**Given records**
=== Begin Enclosure ===
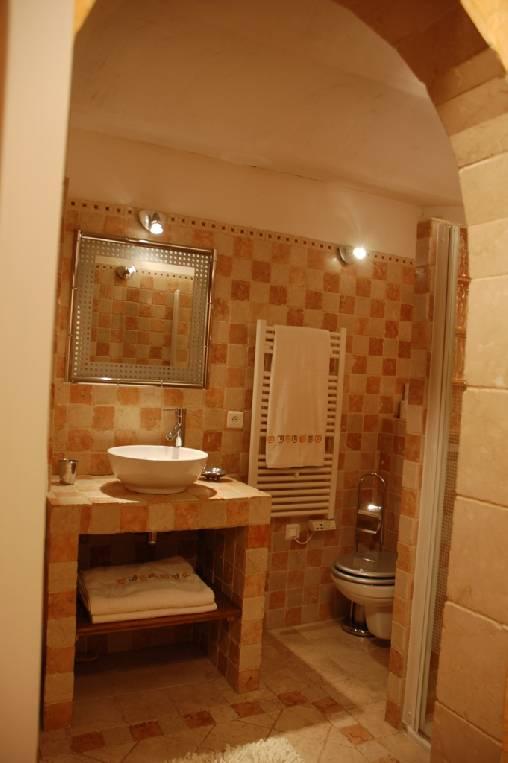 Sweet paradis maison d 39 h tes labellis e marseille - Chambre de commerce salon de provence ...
=== End Enclosure ===
=== Begin Enclosure ===
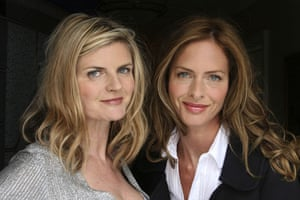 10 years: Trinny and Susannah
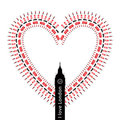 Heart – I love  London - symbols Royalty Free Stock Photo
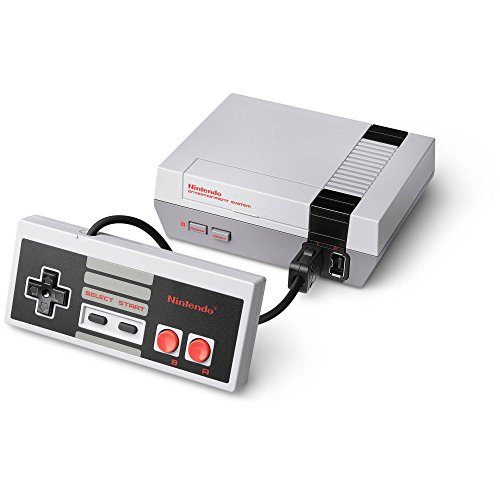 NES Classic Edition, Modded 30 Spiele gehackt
=== End Enclosure ===
**Problem statement**
Look back over the records above. Reproduce exactly everything from the line with "Heart – I love" down to the line with "NES Classic Edition, Modded", inclusive, and leave the pictures out.

**Exercise response**
 Heart – I love  London - symbols Royalty Free Stock Photo
 NES Classic Edition, Modded 30 Spiele gehackt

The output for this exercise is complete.